Common failure causes

A system has a failure when it no longer provides service to its users based on the system’s specifications.

Failures are caused by a fault - failure of internal component or external dependency. Not all faults can lead to a failure. Some can be tolerated.

To build a fault-tolerant system, we need to understand what can go wrong.

Hardware faults

Any physical part of a machine can fail - HDD, SSD, NIC, CPU, etc.

Hardware faults can also lead to data corruption. Entire data centers can go down due to a power cut or natural disaster.

Many of the infrastructure faults can be addressed with redundancy.

Most distributed applications don’t fail due to these kinds of faults. In reality, common faults happen for more mundane reasons.

Incorrect error handling

A 2014 study found that the majority of catastrophic failures in five of the most popular distributed data stores were due to incorrect error handling of non-fatal errors.

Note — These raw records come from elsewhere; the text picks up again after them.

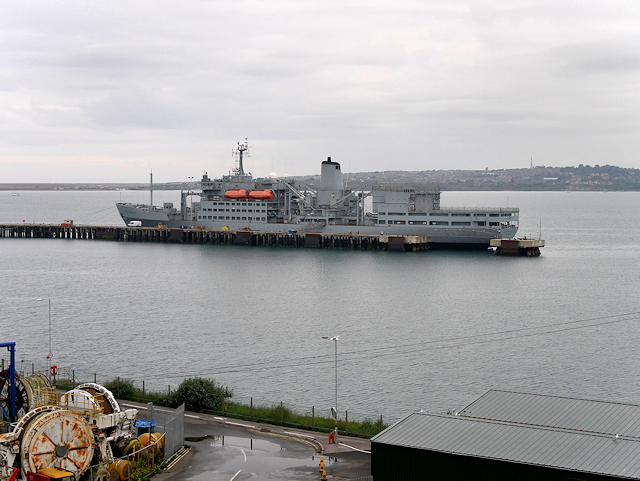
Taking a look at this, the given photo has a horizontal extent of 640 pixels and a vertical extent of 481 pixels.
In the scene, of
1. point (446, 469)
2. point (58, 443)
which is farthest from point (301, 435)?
point (58, 443)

In most cases, the bugs could have been avoided with more thorough testing:

  • Completely ignoring errors.
  • Catching an overly generic exception, eg Exception in Java.
  • Partially implemented handlers with FIXME and TODO comments.

This is not a surprise as error handling tends to be an afterthought.

Configuration changes

Configuration changes are among the leading causes for major failures.

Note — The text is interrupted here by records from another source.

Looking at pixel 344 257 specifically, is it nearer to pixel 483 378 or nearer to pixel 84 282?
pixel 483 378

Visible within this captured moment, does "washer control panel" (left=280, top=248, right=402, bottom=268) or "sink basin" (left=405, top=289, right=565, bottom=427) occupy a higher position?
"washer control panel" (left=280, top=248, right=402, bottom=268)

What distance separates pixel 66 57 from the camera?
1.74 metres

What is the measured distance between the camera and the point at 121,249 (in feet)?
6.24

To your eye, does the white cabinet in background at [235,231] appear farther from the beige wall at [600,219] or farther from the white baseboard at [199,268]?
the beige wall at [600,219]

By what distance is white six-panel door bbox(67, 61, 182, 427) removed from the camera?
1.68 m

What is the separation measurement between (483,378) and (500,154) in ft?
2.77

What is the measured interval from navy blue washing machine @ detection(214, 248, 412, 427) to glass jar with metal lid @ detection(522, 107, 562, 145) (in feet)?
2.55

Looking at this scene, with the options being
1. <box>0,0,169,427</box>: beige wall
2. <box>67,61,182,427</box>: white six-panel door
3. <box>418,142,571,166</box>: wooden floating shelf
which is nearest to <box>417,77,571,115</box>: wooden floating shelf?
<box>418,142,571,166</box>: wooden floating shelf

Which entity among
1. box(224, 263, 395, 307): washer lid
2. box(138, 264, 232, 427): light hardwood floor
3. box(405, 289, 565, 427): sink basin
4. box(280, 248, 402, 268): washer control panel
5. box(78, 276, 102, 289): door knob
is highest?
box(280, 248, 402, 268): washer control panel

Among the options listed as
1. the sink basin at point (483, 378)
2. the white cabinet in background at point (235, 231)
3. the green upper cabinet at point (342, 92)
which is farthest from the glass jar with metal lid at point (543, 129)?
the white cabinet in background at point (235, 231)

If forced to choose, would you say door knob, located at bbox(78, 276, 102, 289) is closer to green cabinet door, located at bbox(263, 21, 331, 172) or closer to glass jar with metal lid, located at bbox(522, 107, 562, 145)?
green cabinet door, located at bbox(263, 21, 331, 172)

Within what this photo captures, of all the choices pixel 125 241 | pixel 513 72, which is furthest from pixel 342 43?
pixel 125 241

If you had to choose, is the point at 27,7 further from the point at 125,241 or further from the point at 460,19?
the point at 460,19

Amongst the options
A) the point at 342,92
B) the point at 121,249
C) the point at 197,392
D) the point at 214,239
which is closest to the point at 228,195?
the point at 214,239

Sometimes, it is a misconfiguration. At other times, it is a valid configuration which is rarely used, hence, not working as expected anymore.

Configuration changes can be even more problematic if their effect is delayed - eg application fetches the new configuration several hours later, making it very hard to trace the exact root cause for an outage.

Due to this, configuration changes should be version-controlled, tested & released like any code change.

Single points of failure

A SPOF is a component, whose failure brings down the entire system down with it.A

Common SPOFs:

  • Humans which need to accurately execute a sequence of steps. You better automate those.
  • DNS - domain name expiring, root level domains going down, expired TLS certificate.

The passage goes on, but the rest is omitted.